**Stored data entries**
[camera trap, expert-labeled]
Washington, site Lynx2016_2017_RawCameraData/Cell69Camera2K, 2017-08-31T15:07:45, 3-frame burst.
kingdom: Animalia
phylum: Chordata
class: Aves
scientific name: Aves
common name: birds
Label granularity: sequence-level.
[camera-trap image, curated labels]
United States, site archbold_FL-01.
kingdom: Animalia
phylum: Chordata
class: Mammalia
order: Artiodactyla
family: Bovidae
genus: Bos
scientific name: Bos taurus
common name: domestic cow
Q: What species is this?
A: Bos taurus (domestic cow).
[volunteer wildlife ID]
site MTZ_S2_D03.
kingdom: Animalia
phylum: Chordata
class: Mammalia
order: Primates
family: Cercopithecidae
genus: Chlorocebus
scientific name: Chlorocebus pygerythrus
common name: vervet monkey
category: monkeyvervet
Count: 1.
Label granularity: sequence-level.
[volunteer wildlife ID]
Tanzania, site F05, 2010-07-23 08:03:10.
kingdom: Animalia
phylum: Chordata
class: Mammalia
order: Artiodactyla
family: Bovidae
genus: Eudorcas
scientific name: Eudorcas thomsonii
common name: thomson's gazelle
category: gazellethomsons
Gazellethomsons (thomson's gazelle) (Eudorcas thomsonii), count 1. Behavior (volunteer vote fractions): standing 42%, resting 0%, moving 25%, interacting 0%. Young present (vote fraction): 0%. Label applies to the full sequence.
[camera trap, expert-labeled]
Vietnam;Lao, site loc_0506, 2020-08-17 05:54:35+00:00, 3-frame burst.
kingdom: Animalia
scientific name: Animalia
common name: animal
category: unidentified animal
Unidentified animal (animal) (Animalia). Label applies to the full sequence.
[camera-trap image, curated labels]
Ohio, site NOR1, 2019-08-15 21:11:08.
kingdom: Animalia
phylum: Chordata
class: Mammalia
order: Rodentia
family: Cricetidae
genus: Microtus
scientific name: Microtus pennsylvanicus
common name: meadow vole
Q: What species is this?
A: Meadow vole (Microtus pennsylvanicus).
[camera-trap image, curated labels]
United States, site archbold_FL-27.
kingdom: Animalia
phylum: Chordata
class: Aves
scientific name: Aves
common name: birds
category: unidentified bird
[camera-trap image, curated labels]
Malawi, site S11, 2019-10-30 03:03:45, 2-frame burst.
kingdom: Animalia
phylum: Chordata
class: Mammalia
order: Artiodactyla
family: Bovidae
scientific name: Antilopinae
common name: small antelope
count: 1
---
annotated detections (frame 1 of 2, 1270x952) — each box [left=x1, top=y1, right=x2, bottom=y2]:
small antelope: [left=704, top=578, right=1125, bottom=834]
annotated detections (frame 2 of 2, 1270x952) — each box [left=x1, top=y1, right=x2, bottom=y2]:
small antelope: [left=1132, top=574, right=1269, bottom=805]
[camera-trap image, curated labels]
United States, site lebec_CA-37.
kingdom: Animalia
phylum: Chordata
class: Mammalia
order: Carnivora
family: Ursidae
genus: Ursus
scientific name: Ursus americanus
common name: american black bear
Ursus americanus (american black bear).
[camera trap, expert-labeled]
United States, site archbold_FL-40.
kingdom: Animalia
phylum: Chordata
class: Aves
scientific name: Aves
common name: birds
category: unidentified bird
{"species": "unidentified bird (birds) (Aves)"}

**Problem to solve**
Looking at the entries above, copy out every line in which "site" occurs.

**Result below**
Washington, site Lynx2016_2017_RawCameraData/Cell69Camera2K, 2017-08-31T15:07:45, 3-frame burst.
United States, site archbold_FL-01.
site MTZ_S2_D03.
Tanzania, site F05, 2010-07-23 08:03:10.
Vietnam;Lao, site loc_0506, 2020-08-17 05:54:35+00:00, 3-frame burst.
Ohio, site NOR1, 2019-08-15 21:11:08.
United States, site archbold_FL-27.
Malawi, site S11, 2019-10-30 03:03:45, 2-frame burst.
United States, site lebec_CA-37.
United States, site archbold_FL-40.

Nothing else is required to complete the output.